FromJabba Laci <jabba.laci@gmail.com>
Date2013-09-21 00:26 +0200
Message-ID<mailman.204.1379716029.18130.python-list@python.org>
In reply to#54510
I just found Docker ( http://docs.docker.io/en/latest/faq/ ). It seems
sandboxing could be done with this easily.

Laszlo

On Fri, Sep 20, 2013 at 10:08 PM, John Gordon <gordon@panix.com> wrote:
> In <mailman.195.1379698177.18130.python-list@python.org> Jabba Laci <jabba.laci@gmail.com> writes:
>
>> There are several questions:
>> * What is someone sends an infinite loop? There should be a time limit.
>
> You could run the judge as a background process, and kill it after ten
> seconds if it hasn't finished.
>
>> * What is someone sends a malicious code?
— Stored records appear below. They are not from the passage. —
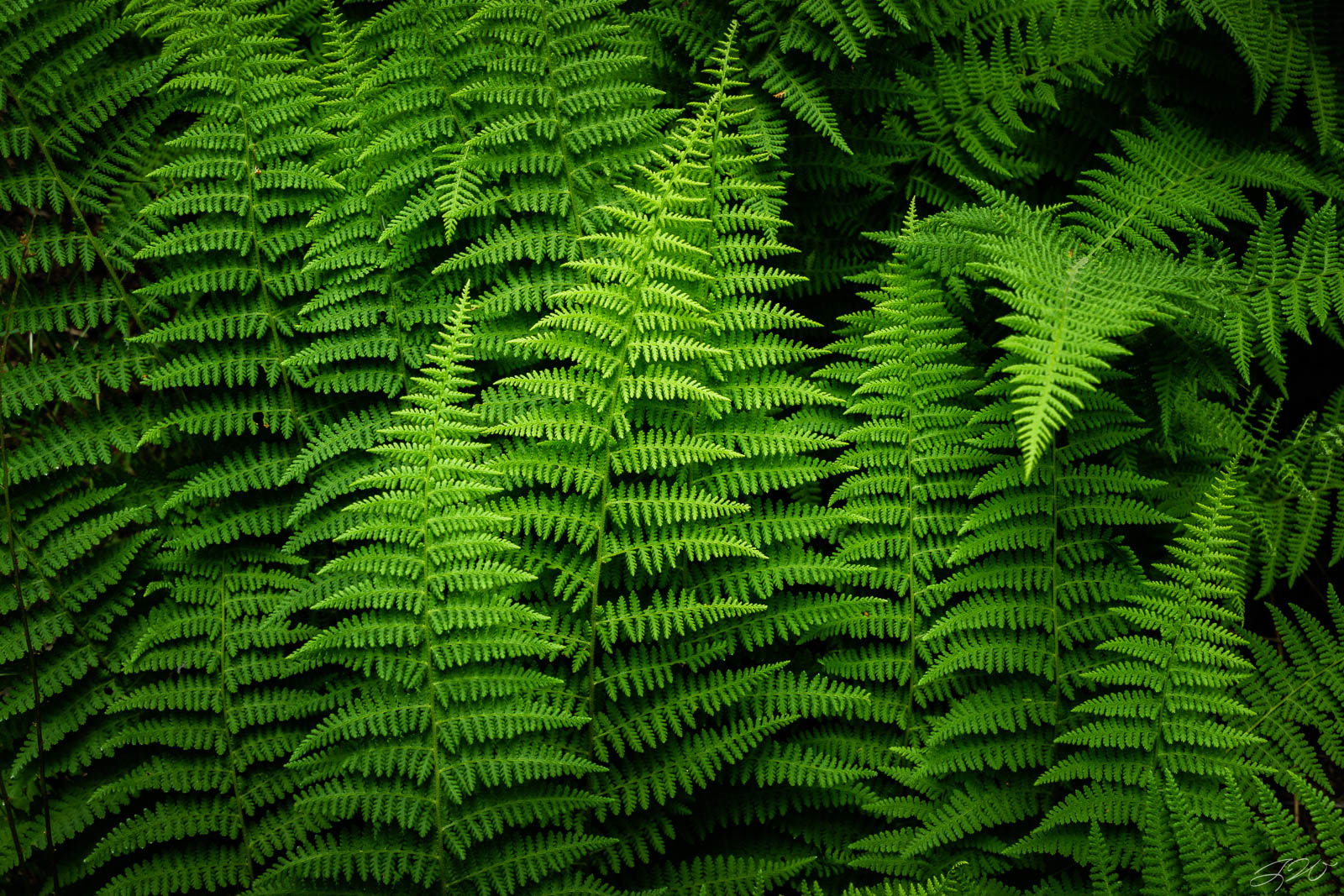 Fine Art Limited Edition of 100. An intimate view of lush ferns on the forest floor. Due to the dense shade in this specific...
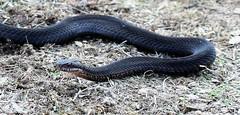svart huggorm 2 Marsäng 180823 (Morgan Lee Andersson) Tags: adder viper huggorm orm snake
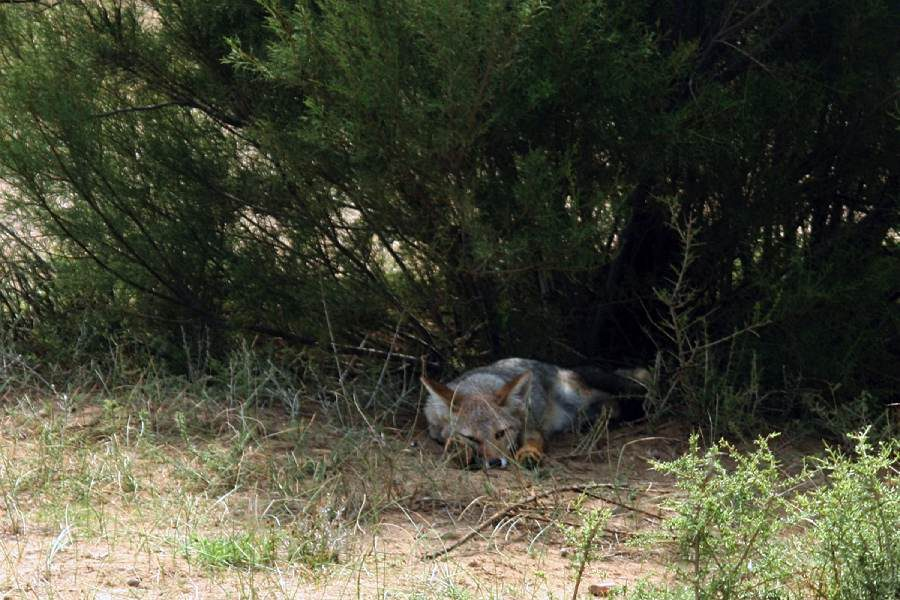 Ostoja szamana-Patagonia-u Indian Mapuchy (27)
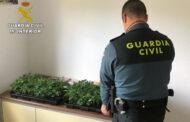 La Guardia Civil de Santaella investiga a un vecino de la localidad al que sorprendieron portando doscientas ocho plantas de marihuana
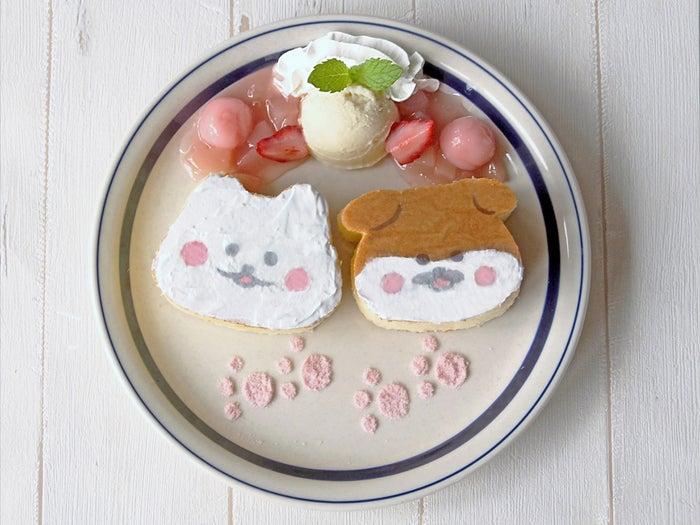 ほわころちゃんとしばころちゃんのなかよしパンケーキ1,300円/画像提供:東急ハンズ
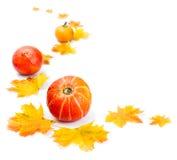 Decorative Autumn border Stock Photos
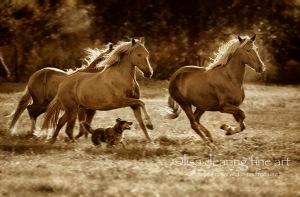 fine-art-print-horses-running-1012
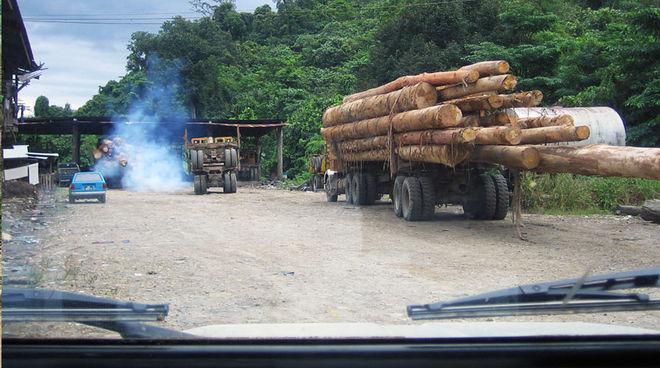 La mafia du bois blanchit son argent chez ubs sauvons la for t - Blanchir du bois ...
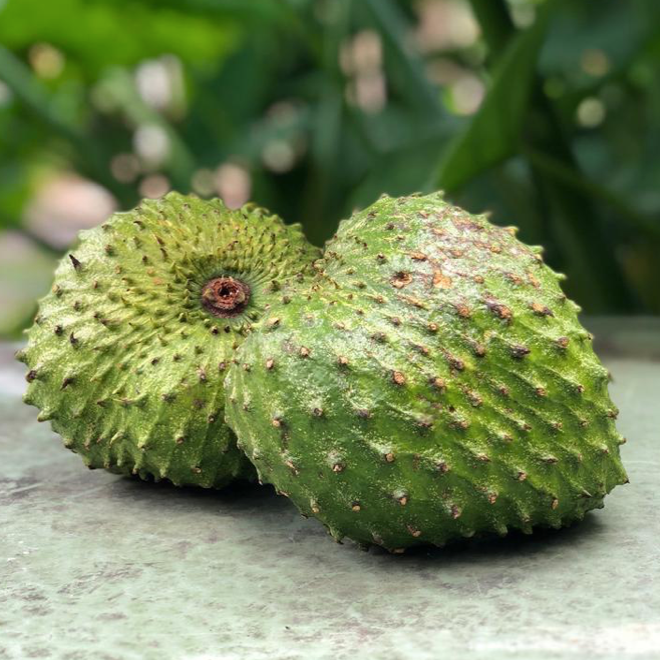 Soursop (Guanabana) Fruit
The script should be run in a
>> sandbox.
>
> You could run the judge from its own account that doesn't have access to
> anything else.  For extra security, make the judge program itself owned by
> a separate account (but readable/executable by the judge account.)
>
> I suppose you'd have to disable mail access from the judge account too.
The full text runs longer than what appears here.